Chaput noted how the philosopher Leszek Kolakowski stressed the reality of evil. Though not an orthodox religious thinker, Kolakowski talked about Satan “not as a metaphor or legend or the figment of neurotic imaginations, but as a living actor in history.”
The devil, the archbishop said, “works in the present to capture our hearts and steal our future. But he also attacks our memory; the narrative of our own identity.” This is because our memory of history conditions our thoughts and choices in our daily lives.

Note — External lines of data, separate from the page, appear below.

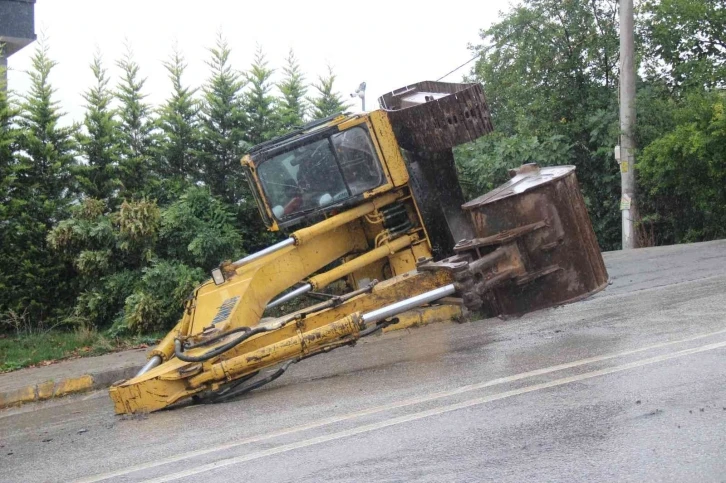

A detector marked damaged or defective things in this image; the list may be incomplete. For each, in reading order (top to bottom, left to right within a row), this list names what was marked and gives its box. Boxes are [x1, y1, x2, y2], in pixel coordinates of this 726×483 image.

rusted counterweight [424, 164, 612, 320]
rusty cylindrical drum [464, 164, 612, 316]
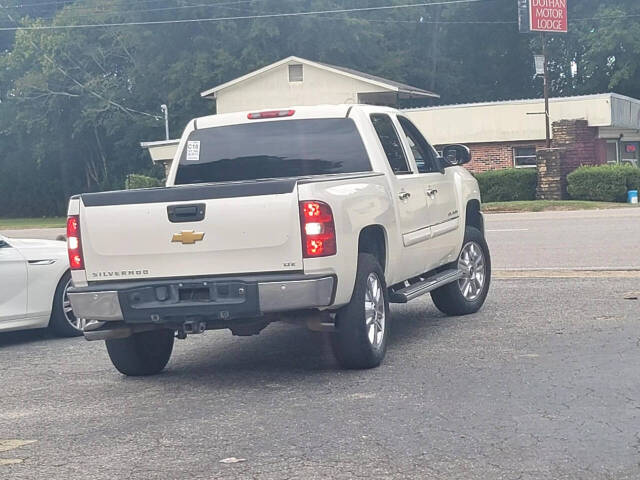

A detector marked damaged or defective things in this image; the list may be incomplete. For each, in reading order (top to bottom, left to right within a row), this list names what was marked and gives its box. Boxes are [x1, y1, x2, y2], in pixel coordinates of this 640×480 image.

cracked pavement [1, 276, 640, 478]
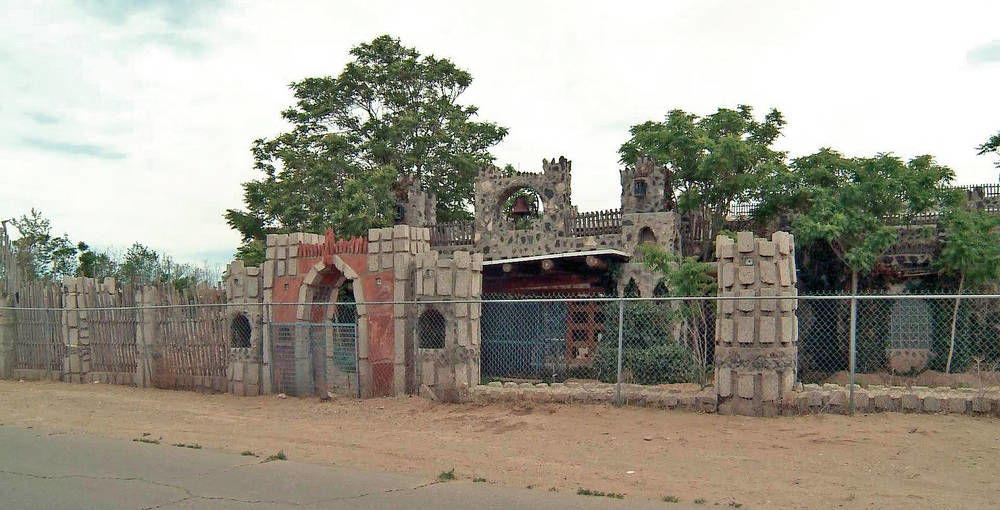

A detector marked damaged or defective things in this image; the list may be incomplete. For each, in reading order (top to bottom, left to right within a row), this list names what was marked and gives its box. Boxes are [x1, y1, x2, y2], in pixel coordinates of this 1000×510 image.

cracked pavement [0, 426, 696, 510]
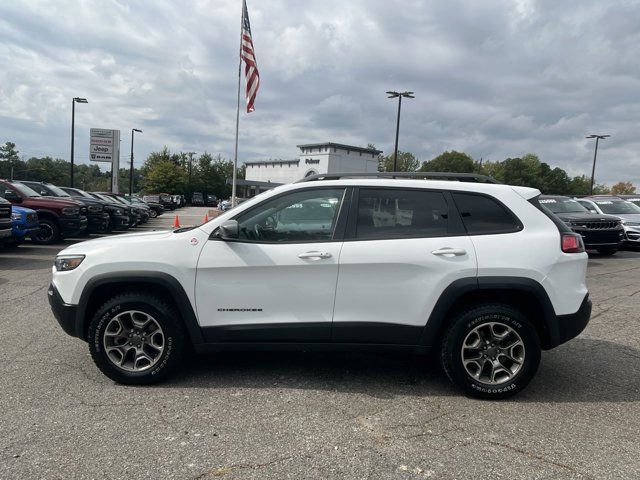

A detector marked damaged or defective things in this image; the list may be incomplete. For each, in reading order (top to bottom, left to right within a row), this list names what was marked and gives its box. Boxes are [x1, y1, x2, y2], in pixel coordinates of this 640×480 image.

cracked asphalt [0, 217, 636, 476]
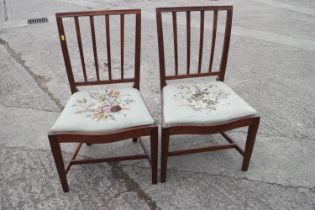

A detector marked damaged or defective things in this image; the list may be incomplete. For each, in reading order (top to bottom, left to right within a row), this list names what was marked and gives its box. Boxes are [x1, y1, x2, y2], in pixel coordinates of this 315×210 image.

pavement crack [0, 37, 63, 111]
pavement crack [109, 162, 163, 210]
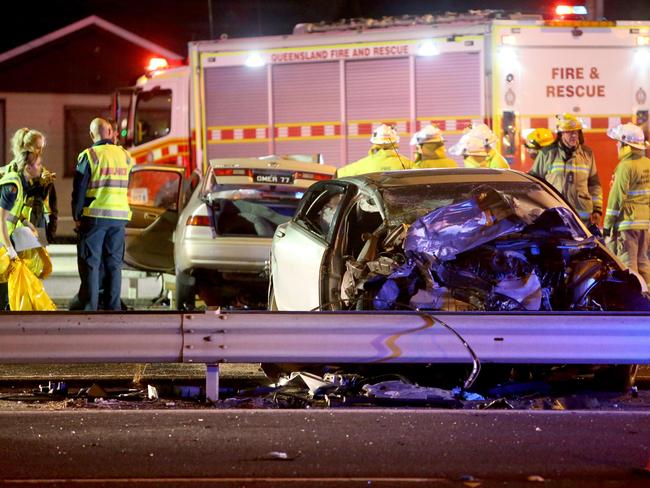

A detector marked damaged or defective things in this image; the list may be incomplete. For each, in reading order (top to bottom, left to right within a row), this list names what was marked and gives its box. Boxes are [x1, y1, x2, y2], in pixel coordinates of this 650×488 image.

Archbishop Chaput encouraged his audience to participate in politics, saying, “Christ never absolved us from defending the weak, or resisting evil in the world, or from solidarity with people who suffer.”
Catholics cannot exclude their religious beliefs from guiding their political behavior, because God sees that this “duplicity” is a kind of cowardice. This lack of courage wounds Christians’ individual integrity and also discourages others who try to witness publicly to their faith.
Christians should act on their beliefs always with humility, charity and prudence, but also always with courage, he emphasized.
“We need to fight for what we believe,” he said. “Nothing we do to defend the human person, no matter how small, is ever unfruitful or forgotten. Our actions touch other lives and move other hearts in ways we can never fully understand in this world. Don’t ever underestimate the beauty and power of the witness you give in your pro-life work.”
The archbishop also described abortion as “the foundational human rights issue of our lifetime.”
“We can’t simultaneously serve the poor and accept the legal killing of unborn children. We can’t build a just society, and at the same time legally sanctify the destruction of generations of unborn human life,” he added.
Abortion is no longer the only major threat to the right to life, which now faces a range of challenges including physician-assisted suicide, cloning, genetic screening, genetic engineering, and cross-species experimentation.
He noted that people are discussing the need to return science to its “rightful place” in human life, warning that this can become a slogan to justify unethical research. Citing the Jewish bioethicist Leon Kass, he said the present day is an age of “salvific science” in which a “scientific savior” supposedly takes away the “sin of suffering.”
Yet science accountable to no moral authority outside itself leads to “a hatred of imperfection” in real human persons, and the simplest way to deal with imperfections is to eliminate the imperfect.
Science and technology are “enormously powerful tools” but they can undermine human dignity just as easily as they can advance human progress.
“Virtue does matter,” the archbishop said as he finished his talk. “Courage and humility, justice and perseverance, do have power. Good does win. And the sanctity of human life will endure.”
The sanctity of life will endure, he said, because young men and women like those in his audience will remember that “God so loved the world that He gave his only Son” and “it’s worth fighting for what’s right.”